Normal Distribution:
Below is a plot of the distribution of SAT scores with a mean of 1100, a standard deviation of 200, and assuming it is perfectly normal:
x <- seq(600, 1600, 10)
px <- dnorm(x, mean = 1100, sd = 200)
barplot(px, names.arg = x, xlab = "SAT Score", ylab = "Probability", main = "Normal Distribution of SAT Scores")
Binomial Distribution:
Lets say there a medical procedure with a success rate of 60%. If there are n=100 patients undergoing the procedure, what the odds of seeing k successes? Below you can see a bar plot with the # of successes along the x-axis, and the probability of success along the y-axis.
n <- 100 #Sample Size
k <- n*seq(0.1,1,0.01) #Number of Successful Trials
p <- 0.6 #probability of success
pkn = dbinom(k, n, p) #Get vector of probabilites
barplot(pkn, names.arg = k, ylab = "Probability", xlab = "# of Successes", main = "Binomial Distribution of Procedure's Success")
Poisson Distribution:
Below is a rough approximation of the birth of quintuplets in the United States each year. About 10 quintuplet births occur in a given year.
k <- seq(1:20)
lambda <- 10 # rate of occurrences
pk <- dpois(k, lambda) # probability of k occurrences
barplot(pk, names.arg = k, xlab = "Number of Occurences", ylab = "Probability", main = "Poisson Distribution of Quintuplet Births")
BACKGROUND: Often, we can model processes using several different probability distributions. For example Links to an external site., we might use the Poisson instead of the binomial (if n>20 and np<10 i.e. large n and small p) as we did in class, the binomial instead of the geometric (both are repetitions of independent Bernoulli trials Download Bernoulli trials), or the normal approximation instead of the binomial (if np>10 and nq>10 i.e. n is large). If the assumptions are understood, then the probability results will be nearly identical.
Let’s assume that a hospital’s neurosurgical team performed N procedures for in-brain bleeding last year. x of these procedures resulted in death within 30 days. If the national proportion for death in these cases is pi, then is there evidence to suggest that your hospital’s proportion of deaths is more extreme than the national proportion?
Pick your own values of N, x, and pi. x is necessarily less than or equal to N, and pi is a fixed probability of success. The probability should be greater than or equal to x.
N <- 500 # number of procedures performed last year
x <- 50 # number of last year's procedures that resulted in death
pi <- 0.05 #national proportion of deaths from procedure
#Binomial:
dbinom(x,N,pi) #probability of x deaths
## [1] 1.943414e-06
k <- seq(1:60)
bpk <- dbinom(k, N, pi) # Probability of k deaths out of N procedures given a national proportion of deaths pi
barplot(bpk, names.arg = k, ylab = "Probability", xlab = "# of Death", main = "Binomial")
#Poisson
lambda <- pi*N # find lambda based on national proportion and sample size.
dpois(x, lambda) # probability of x deaths
## [1] 3.602164e-06
ppk <- dpois(k, lambda) # probability of k deaths given rate of occurrence lambda
barplot(ppk, names.arg = k, ylab = "Probability", xlab = "# of Death", main = "Poisson")
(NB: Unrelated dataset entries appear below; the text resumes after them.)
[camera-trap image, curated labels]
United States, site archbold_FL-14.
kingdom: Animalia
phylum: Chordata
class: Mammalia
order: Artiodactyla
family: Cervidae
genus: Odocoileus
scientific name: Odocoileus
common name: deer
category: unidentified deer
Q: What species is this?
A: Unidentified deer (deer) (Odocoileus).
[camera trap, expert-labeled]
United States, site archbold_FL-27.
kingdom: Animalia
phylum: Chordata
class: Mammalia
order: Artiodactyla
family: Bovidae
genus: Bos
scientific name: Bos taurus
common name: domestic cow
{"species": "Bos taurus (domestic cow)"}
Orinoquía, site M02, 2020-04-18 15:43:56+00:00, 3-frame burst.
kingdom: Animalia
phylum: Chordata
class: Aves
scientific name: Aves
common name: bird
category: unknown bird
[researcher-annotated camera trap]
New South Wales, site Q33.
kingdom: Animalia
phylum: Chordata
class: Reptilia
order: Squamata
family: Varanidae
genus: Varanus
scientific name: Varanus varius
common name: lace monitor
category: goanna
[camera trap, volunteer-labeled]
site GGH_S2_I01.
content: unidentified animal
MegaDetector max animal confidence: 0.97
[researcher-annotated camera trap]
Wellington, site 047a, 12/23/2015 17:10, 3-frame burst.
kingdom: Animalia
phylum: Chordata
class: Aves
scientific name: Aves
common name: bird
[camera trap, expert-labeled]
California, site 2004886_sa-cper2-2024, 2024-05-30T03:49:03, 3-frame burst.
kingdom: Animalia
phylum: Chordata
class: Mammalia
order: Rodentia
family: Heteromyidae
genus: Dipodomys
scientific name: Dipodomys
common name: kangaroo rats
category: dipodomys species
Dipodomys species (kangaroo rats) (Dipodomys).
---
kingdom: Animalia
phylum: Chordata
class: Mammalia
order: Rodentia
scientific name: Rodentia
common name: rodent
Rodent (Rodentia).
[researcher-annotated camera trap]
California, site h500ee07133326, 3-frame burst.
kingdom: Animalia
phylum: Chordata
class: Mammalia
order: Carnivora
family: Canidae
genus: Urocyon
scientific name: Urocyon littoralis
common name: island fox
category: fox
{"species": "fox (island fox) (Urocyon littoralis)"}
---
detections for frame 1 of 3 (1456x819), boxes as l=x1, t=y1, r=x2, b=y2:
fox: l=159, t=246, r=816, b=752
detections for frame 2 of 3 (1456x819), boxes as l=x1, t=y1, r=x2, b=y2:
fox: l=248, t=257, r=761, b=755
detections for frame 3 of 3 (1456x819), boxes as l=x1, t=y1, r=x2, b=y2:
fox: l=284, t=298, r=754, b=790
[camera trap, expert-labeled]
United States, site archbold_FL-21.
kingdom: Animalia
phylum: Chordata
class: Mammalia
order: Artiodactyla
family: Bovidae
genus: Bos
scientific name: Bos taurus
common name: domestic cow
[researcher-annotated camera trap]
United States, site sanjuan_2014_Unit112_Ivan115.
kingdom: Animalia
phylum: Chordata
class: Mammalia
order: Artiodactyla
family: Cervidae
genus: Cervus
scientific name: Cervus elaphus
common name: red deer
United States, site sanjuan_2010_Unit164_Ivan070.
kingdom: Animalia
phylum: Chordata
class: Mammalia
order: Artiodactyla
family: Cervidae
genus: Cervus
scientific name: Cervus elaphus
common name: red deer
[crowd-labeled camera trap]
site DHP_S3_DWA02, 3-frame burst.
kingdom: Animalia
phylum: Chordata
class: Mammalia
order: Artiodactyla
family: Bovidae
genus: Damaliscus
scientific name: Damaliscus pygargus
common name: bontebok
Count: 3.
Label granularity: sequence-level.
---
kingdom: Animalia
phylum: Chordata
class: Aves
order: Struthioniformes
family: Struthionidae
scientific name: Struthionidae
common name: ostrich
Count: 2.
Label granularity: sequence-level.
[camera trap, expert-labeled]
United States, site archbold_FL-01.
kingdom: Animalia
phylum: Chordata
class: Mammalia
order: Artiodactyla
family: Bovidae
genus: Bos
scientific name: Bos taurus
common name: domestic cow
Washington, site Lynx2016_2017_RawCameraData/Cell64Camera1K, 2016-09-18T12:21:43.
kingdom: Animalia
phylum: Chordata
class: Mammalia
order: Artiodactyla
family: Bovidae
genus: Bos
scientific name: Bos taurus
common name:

In both cases, we see that our local death rate is more extreme than the national average. Given the national proportion of 0.05 deaths per procedure, we would expect to see about 25 deaths for 500 procedures, which both graphs demonstrate visually, but at this hospital we see 50, twice the national average. Though the two methods did not produce the exact same probability of this outcome, both were on the same extremely low (\(10^{-6}\)) order of magnitude. I suspect that due to the relatively small sample size, the Poisson distribution is not as accurate as the Binomial one.